This Bubble Is Made Of Greed And Real Estate And Can Blow Your Head Clean Off. So The Question You Have To Ask Yourself Is, “Do I Feel Lucky?” Well, Do Ya, Punk?

We are going to ignore fairy tales for the moment from all sides. Terry Gilliam’s “Brothers Grimm” disappointment comes to mind, despite the current fracas. The most charitable comment we can make is that it was no “Brazil”. Besides, HRC will be spending a whole hour Sunday facing down the “toughest interview on television” (which also happens to be Cheney’s favorite appearance, so there you go).

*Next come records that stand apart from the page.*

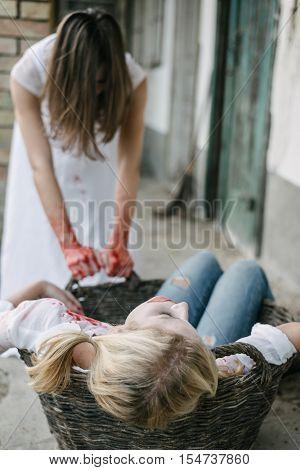 Killer woman hide dead body, halloween concept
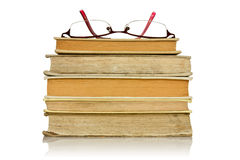 Stack of books with glasses Stock Images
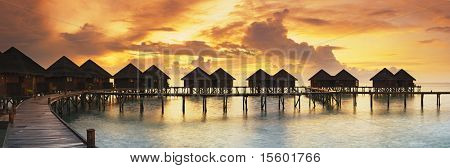 Beautiful panorama of tropical sunset with water villas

We thought tonight instead to muse again on the hoary historians’ question of “When did the British Empire really begin its decline?” (note “begin”). As usual, this is all pretext to make a short comment on a contemporary news item crossing the wires tonight. We still are mindful of J.R.R. Tolkein’s famous disclaimer in his later introductions that he detested allegory whenever he sensed it and LoTR is without it. We proceed in that spirit as well — and include analogy.

Regarding the British, a variety of explanations are offered in History 301 level undergraduate courses, as many know. One of the most common is that British decline never really actually happened. What occurred? Germany’s relative rise in the 1880s-1900s and the diffusion of the “Industrial Revolution” (especially in America). These are inevitable and natural events that changed the British power equation — more than a precipitous so-called British decline. Another school, most prominently led by Correlli Barnett, claims that British missteps in elite education post 1850 (the Oxbridge leadership elite emphasis on ‘liberal classical education’ versus German/American technical emphasis), social liberalism and a failure to understand the net benefits and drains of the Empire (such as India) led to a devastating series of progressively worse policies. The result? Total collapse in 1940. (This is the date when Churchill had to undergo in Barnett’s phrase ‘the audit of war’ and realize that Britain was bankrupt.)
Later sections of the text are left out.